Please read part 3 of my July 2006 Trip report.

Part 3

Cheers,

David Z

Chicago, IL


----------



## AmtrakFan (Sep 7, 2006)

Sorry to hear about the no AC Situation, I can understand where both of you would be upset. I hope Segment 4 went better.


----------



## GG-1 (Sep 7, 2006)

Aloha

Interesting My Trip on The Coast Starlight about thisn time 3 years ago also had the Scotish Thistle on the Back

Mahalo For the Report


----------



## Steve4031 (Sep 12, 2006)

Nice trip report. Sorry about your eletrical situation. A cross travel partner can really effect a trip. I had a similar situation last year on the CZ. I was ready to "help" him off the train between stops.


----------



## rmgreenesq (Sep 13, 2006)

Thanks for your report. You pictures of LA Unon Station make me homesick. I grew up in Huntington Beach, CA. I used to work in downtown LA and ride the Metrolink's Orange County Line. I'd pass through LA Union Station on a daily basis.

Now I live in New England, and miss the Spanish Mission meets Art Decco interior of LA Union Station.


----------



## gswager (Sep 13, 2006)

rmgreenesq said:


> Thanks for your report. You pictures of LA Unon Station make me homesick. I grew up in Huntington Beach, CA. I used to work in downtown LA and ride the Metrolink's Orange County Line. I'd pass through LA Union Station on a daily basis.
> Now I live in New England, and miss the Spanish Mission meets Art Decco interior of LA Union Station.

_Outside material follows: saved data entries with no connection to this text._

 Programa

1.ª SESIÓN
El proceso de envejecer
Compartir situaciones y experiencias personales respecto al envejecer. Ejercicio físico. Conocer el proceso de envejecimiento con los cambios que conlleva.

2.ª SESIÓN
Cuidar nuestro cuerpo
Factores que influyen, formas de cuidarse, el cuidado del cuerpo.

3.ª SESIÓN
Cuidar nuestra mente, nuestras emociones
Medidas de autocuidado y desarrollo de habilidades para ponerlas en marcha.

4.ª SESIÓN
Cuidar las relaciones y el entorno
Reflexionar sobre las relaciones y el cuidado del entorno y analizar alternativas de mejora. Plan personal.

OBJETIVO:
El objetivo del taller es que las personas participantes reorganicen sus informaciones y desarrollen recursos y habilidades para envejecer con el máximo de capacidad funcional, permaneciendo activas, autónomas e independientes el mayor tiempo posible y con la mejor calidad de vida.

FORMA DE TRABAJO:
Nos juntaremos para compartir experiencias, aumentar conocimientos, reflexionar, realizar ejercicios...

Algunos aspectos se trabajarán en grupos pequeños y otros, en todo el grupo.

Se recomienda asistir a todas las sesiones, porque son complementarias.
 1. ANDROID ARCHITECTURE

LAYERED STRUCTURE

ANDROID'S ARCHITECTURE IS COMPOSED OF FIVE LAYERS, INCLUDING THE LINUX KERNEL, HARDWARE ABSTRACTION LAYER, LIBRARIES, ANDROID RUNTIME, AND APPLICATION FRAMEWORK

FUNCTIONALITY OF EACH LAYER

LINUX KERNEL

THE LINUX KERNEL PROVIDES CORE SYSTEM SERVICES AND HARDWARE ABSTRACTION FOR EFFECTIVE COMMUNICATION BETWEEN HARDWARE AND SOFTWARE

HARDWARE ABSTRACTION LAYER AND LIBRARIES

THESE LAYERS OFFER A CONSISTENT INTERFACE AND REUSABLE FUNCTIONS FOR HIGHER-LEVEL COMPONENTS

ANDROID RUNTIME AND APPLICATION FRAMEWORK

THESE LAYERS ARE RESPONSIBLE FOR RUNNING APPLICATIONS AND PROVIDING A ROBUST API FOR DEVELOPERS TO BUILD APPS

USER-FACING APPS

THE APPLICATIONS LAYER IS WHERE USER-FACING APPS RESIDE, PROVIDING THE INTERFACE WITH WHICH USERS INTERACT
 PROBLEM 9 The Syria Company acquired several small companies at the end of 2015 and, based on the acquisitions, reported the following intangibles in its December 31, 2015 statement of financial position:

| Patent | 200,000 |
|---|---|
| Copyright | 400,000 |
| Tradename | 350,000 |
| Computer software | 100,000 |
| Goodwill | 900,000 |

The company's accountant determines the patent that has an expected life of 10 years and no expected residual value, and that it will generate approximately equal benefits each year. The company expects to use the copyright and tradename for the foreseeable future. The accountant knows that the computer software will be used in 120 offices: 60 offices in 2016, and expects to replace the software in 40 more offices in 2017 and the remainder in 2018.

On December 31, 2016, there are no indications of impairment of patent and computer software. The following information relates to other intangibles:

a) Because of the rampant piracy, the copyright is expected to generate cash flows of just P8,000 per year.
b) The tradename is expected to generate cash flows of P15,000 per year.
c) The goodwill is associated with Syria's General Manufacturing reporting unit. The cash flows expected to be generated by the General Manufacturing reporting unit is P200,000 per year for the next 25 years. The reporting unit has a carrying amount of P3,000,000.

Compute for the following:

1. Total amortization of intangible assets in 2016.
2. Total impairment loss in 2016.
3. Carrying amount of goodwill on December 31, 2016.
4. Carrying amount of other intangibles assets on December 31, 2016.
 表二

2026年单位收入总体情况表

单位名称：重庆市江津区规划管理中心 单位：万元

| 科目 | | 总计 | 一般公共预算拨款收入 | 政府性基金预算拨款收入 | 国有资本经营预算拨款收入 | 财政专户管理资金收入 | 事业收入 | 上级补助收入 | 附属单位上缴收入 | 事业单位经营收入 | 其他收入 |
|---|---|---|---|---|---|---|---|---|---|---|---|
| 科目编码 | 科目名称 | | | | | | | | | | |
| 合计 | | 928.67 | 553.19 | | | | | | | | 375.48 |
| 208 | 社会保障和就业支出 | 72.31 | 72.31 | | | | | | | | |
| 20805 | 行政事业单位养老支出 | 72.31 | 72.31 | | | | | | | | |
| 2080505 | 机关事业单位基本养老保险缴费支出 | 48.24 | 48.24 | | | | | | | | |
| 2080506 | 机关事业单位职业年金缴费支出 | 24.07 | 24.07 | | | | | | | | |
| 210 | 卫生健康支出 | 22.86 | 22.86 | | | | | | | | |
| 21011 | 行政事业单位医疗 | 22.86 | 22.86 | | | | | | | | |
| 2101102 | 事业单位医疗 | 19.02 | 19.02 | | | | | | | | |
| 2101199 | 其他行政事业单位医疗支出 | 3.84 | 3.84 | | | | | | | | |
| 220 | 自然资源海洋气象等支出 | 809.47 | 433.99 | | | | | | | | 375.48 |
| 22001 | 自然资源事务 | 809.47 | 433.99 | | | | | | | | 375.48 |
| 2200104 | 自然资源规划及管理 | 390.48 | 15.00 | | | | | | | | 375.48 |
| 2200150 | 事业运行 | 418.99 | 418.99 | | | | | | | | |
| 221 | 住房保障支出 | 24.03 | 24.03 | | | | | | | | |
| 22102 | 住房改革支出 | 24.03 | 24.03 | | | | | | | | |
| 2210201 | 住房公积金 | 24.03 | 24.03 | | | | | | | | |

I, native of S. CA, agree with you about LA Union Station. I now live in NM. The station is so splendid. Everytime I go inside, I never get tired of awe of architecture. Luckily, my folks still live in S. CA, so I still have chance to ride on SWC.


----------



## gswager (Sep 13, 2006)

Very nice and detailed report. Your details remind me of taking a trip of Coast Starlight few years ago. Luckily, I had a chance with Pacific Parlour. Sadly, the flu found me.


----------



## RailFanLNK (Sep 23, 2006)

Chi Amtrak Fan......when is part 4?  I feel like "Ralphie" from the Christmas Story waiting for the "Don't Forget To Drink Your Ovaltine" line. Very interested in the EB report!


----------